Generally the orientations are either defined as positivism and naturalism.
1.3.1 Legal Positivism
Legal positivism is a philosophy of law that emphasizes the conventional nature of law - that
it is socially constructed. According to legal positivism, law is synonymous with positive
norms, that is, norms made by the legislator or considered as common law or case law.
According to Austin, positive law is a series of both explicit and implicit commands from a
higher authority. The law reflects the sovereign's wishes and is based on the sovereign's
power. Backed by sanctions and punishment,
According to one Salmond, law is a body of principles recognized and applied by the state
in the administration of justice.
According to another scholar called Holland law is the rules of external human action
enforced by the sovereign political authority. Similarly, Austin defines law as a command of
the sovereign that is backed by sanction.

- EXERCISE INSTRUCTIONS: Please rewrite the legal positivism passage starting at "According to Austin, positive" and ending at "backed by sanction.", putting "ruler" wherever "sovereign" appears. The data after this point is separate from the legal positivism passage.

- STORED DATA:
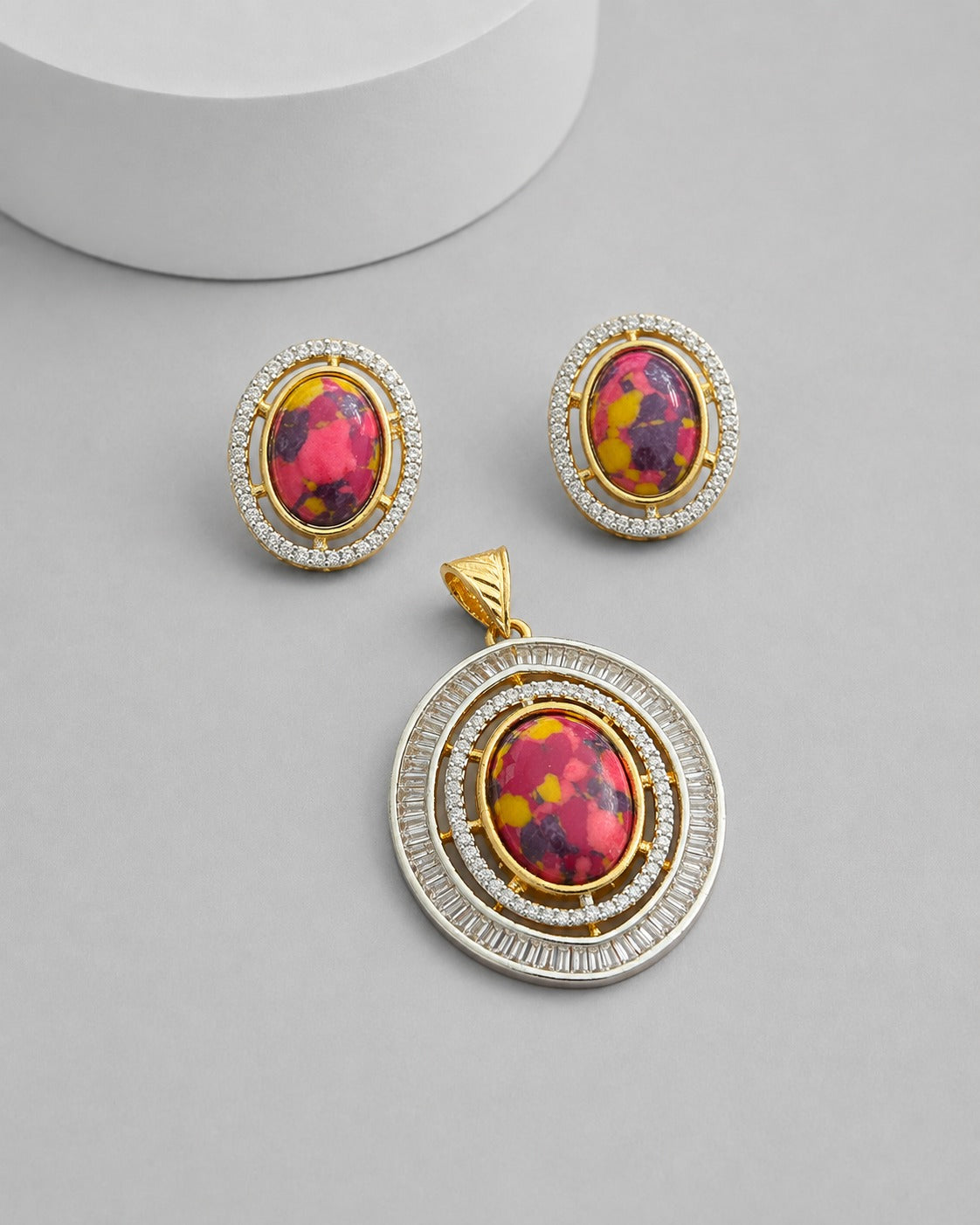 Aarvika Opal Royale Pendant & Earrings Set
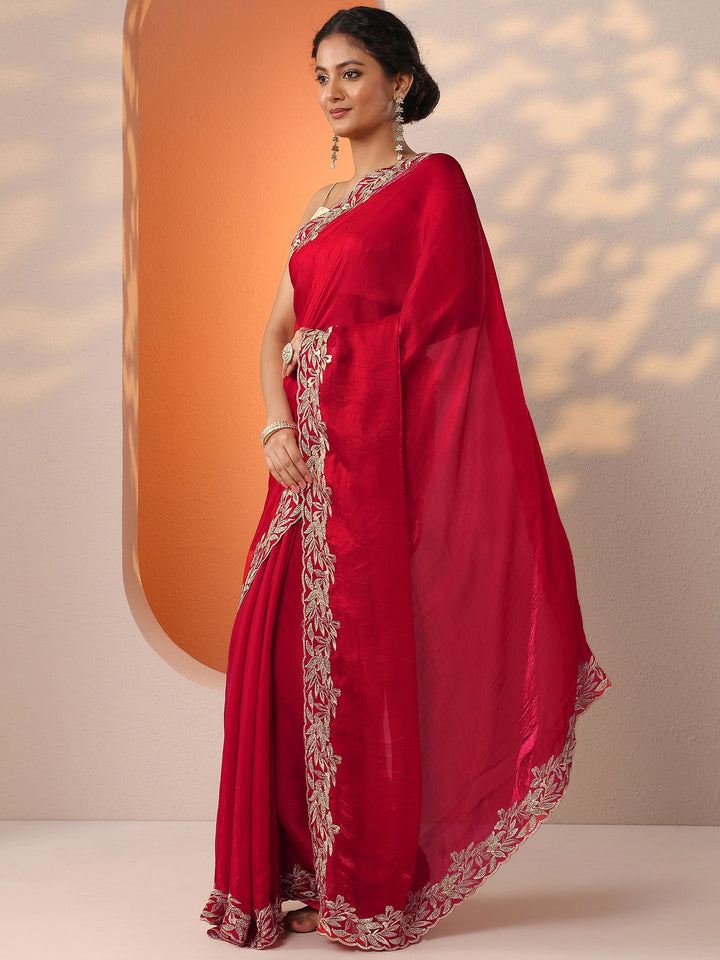 Red Embroidered Organza Saree With Unstitched Blouse Piece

- OUTPUT FOR THIS TASK:
According to Austin, positive law is a series of both explicit and implicit commands from a
higher authority. The law reflects the ruler's wishes and is based on the ruler's
power. Backed by sanctions and punishment,
According to one Salmond, law is a body of principles recognized and applied by the state
in the administration of justice.
According to another scholar called Holland law is the rules of external human action
enforced by the ruler political authority. Similarly, Austin defines law as a command of
the ruler that is backed by sanction.